If you put an employee on a performance improvement plan (“PIP”), can he resign, sue on some theory or other, and collect damages as though he had been discharged? Two employees in Texas tried it. The employees contended that they were top performers, but that, because of their age and/or race, they had been placed on coaching plans and then on PIPs “based on minor or trivial performance issues.” They also contended that the plans had “included vague and subjective criteria that were impossible to meet,” and that the plans did not meet company policies. Each resigned and sued, alleging “constructive discharge.” We assume they asked for back pay, front pay and other damages.
At trial, the jury found (a) the employees were constructively discharged because of discrimination, but also (b) the employer would have placed them on the PIPs anyway. Consequently, the employees only won their costs.

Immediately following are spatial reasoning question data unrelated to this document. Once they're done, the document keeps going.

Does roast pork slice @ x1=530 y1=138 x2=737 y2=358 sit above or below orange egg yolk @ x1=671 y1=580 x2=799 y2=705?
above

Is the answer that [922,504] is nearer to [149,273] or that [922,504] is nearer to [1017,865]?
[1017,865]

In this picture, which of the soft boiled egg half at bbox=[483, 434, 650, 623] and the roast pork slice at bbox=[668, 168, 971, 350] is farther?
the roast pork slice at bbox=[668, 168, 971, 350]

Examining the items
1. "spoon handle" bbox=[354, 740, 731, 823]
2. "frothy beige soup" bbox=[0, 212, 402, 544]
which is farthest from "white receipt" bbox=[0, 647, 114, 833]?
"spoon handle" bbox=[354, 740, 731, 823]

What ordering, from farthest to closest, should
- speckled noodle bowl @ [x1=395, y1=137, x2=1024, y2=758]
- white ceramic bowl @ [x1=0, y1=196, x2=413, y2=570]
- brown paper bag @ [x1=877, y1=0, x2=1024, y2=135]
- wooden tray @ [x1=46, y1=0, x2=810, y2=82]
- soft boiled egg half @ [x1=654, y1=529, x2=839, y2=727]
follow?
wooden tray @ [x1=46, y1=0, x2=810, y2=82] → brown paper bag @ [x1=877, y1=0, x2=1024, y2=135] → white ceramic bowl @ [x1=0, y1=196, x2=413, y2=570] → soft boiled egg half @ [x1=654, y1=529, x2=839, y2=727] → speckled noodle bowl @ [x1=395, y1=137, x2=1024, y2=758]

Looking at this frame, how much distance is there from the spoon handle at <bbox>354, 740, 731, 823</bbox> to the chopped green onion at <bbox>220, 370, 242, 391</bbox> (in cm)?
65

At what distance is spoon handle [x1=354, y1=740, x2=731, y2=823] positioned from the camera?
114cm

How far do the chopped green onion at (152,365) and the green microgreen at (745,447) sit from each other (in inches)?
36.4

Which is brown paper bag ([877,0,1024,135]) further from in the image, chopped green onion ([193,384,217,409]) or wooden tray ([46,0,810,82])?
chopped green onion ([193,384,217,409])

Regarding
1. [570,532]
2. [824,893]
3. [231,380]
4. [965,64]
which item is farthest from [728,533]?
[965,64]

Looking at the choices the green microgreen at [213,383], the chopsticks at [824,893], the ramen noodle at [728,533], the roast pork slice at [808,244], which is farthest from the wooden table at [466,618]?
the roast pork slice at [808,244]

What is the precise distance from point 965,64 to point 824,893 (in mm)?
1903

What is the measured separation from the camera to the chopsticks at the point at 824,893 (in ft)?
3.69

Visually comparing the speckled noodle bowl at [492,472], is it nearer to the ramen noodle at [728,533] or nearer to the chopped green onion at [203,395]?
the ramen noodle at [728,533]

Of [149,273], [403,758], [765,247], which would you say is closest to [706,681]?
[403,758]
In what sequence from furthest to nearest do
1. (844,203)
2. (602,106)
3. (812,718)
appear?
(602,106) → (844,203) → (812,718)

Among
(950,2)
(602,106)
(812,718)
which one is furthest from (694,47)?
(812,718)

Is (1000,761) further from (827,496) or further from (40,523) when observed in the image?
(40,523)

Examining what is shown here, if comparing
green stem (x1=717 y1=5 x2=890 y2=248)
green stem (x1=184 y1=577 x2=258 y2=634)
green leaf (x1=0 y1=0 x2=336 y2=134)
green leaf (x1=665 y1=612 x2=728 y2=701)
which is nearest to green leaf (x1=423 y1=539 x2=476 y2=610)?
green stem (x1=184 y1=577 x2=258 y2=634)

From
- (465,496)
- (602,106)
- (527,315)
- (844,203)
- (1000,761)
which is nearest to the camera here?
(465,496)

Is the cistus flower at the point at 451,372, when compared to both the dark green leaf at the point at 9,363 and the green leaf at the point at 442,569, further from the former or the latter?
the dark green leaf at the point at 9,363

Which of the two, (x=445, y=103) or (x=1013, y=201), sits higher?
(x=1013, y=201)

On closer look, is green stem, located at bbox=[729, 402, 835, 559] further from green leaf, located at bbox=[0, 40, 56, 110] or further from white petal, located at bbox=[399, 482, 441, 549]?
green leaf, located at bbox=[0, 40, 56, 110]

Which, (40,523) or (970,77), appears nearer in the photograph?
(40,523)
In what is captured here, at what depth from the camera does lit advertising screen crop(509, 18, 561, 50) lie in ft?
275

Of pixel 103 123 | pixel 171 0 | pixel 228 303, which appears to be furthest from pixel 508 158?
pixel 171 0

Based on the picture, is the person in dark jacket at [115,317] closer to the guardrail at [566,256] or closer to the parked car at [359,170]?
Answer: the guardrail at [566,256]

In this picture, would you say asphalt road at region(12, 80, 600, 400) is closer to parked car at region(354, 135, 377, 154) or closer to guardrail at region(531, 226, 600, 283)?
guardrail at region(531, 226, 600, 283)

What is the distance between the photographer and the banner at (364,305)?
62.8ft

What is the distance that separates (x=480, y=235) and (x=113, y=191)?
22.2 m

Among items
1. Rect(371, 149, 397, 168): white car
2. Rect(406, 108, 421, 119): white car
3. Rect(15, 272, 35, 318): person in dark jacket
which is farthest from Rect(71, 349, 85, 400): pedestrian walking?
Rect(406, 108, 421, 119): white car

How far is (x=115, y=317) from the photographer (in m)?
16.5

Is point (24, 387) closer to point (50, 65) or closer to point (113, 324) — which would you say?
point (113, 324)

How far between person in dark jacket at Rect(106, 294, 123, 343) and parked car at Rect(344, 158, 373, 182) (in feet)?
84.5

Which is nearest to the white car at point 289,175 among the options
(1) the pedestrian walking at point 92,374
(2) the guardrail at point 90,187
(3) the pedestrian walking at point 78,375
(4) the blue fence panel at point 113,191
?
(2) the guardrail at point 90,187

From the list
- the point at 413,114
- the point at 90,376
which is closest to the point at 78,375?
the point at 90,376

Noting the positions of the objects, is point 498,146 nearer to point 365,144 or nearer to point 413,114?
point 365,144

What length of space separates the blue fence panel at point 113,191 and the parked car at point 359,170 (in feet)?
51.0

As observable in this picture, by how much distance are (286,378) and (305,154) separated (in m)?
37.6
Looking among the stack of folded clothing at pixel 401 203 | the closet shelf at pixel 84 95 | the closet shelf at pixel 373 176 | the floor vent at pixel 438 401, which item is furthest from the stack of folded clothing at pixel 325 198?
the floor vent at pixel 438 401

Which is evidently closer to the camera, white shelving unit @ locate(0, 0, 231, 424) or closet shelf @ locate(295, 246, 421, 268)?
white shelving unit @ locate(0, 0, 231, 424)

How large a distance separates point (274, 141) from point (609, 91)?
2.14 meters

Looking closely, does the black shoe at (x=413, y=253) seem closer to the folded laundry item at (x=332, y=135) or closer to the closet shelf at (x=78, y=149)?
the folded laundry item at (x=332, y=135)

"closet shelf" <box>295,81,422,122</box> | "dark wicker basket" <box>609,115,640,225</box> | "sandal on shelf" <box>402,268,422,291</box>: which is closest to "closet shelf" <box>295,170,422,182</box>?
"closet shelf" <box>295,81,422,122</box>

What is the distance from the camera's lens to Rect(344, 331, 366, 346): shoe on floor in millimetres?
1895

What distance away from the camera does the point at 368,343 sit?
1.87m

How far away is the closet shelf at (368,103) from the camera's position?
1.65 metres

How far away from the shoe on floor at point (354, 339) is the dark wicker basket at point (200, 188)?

The case still went to the court of appeals, where one issue was: “Is being placed on a PIP enough to be constructive discharge?” The Court said, No. The employees had not suffered threats of immediate discharge, demotion, reduction in salary, reduction in responsibilities, reassignment, harassment, or any other negative factor. Alone, being placed on a PIP just isn’t enough for a reasonable jury to find constructive discharge. Phew. If discipline less than discharge were grounds to claim constructive discharge, employers might as well fire employees for every instance of poor performance. Perret v. Nationwide Mut. Ins. Co., No. 13-40867 (5th Cir. October 20, 2014).